Telepresence robots are not new inventions for the workplace. The Double, which essentially acts like an iPad on a Segway, is already being used in offices to give remote workers face time with clients and colleagues. But Rekimoto argues that the Chameleon Mask can accomplish more by being humanlike. Unlike other telepresence devices, a Chameleon Mask is at human height and will not run into as many technical difficulties that an iPad on wheels might encounter.

But when your colleague starts waving their hands in the meeting the way you do, will everyone else be fooled, or will they be creeped out? According to Rekimoto, his telepresence invention is “surprisingly natural.” In a pilot field test, researchers found that unsuspecting bystanders would treat the person in a Chameleon Mask as human: “They seemed to believe that the remote user was in front of them. Thus, the surrogate was not only physically present but also created a sense that the director ‘was there.’ ”

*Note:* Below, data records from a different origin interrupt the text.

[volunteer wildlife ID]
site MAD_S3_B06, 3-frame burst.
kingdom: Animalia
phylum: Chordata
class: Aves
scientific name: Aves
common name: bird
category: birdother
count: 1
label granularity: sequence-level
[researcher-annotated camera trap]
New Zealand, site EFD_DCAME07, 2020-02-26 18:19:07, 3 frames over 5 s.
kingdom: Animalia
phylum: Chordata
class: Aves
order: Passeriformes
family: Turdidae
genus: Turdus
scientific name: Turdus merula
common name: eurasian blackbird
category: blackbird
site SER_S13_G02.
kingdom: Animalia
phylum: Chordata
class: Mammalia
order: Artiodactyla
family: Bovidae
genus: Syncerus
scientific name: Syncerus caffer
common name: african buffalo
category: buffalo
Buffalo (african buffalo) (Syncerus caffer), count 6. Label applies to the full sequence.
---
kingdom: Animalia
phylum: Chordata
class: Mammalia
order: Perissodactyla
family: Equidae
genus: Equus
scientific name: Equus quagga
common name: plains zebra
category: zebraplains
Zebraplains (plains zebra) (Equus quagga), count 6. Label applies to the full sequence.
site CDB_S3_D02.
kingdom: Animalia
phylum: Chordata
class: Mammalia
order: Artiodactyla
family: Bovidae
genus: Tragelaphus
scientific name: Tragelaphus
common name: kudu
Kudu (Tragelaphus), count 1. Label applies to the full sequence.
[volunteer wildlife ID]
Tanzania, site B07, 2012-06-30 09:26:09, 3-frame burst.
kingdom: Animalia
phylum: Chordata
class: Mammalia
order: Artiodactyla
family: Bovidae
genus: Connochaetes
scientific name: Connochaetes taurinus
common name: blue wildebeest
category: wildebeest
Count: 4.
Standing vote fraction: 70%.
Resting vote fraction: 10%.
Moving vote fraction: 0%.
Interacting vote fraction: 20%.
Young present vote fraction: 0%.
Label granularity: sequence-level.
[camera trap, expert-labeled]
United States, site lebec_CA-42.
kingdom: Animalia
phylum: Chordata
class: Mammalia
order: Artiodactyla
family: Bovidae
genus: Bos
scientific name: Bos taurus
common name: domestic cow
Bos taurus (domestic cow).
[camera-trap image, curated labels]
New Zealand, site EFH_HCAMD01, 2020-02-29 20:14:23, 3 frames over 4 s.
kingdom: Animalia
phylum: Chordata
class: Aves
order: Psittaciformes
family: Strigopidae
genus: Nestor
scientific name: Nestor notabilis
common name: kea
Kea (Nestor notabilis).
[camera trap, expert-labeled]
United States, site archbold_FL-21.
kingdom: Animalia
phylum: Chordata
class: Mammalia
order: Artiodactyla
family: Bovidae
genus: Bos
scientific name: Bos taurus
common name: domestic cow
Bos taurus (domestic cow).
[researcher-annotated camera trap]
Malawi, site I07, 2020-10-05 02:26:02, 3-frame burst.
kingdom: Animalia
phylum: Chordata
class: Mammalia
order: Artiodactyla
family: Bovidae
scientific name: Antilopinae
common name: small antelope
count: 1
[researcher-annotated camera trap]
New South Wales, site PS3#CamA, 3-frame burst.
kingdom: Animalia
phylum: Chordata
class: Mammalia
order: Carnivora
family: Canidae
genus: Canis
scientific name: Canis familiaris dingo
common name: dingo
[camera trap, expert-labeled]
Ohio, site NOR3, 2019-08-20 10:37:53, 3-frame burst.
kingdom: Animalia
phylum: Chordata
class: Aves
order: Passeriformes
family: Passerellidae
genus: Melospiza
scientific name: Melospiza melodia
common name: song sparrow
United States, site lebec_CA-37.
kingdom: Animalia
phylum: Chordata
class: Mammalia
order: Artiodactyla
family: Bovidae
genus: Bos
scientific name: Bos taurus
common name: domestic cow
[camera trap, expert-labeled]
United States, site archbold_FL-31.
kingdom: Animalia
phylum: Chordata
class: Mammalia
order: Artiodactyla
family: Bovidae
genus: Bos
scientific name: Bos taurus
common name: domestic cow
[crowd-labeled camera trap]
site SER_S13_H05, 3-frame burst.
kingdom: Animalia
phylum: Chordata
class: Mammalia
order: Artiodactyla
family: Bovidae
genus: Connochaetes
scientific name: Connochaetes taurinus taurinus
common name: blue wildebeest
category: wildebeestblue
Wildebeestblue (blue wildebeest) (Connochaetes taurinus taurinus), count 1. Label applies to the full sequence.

To put it to the test, researchers recruited a 23-year-old female student to be the human surrogate of a 28-year-old woman who needed to go to a local city center to get a request form, but was unable to travel there. In the human surrogate’s interaction with a city officer, the bemused officer treated the person wearing a display mask as human, but ultimately asked her to take off the mask in an interesting exchange:

Officer: “You are the right person. But would you take off your mask, please?
Person talking through the surrogate: “Sorry, I can’t. This body isn’t mine. I can’t go there, so I let my agent visit the city office.”
Officer: “Pardon? You are not the person on this ID?”

The officer said he could not give the surrogate the certification form needed, but acknowledged that rules for in-person certification could change in the future.

This could be a new job in the gig economy

While there are still hurdles to overcome, surrogates who could be doing this kind of work said they were up for the challenge. In the future, the gig economy may mean strapping on other people’s faces for cash. That was the sentiment the surrogate who ran the city center errand felt: “I may consider becoming someone’s surrogate as a part-time job. I felt that my work helped someone else.”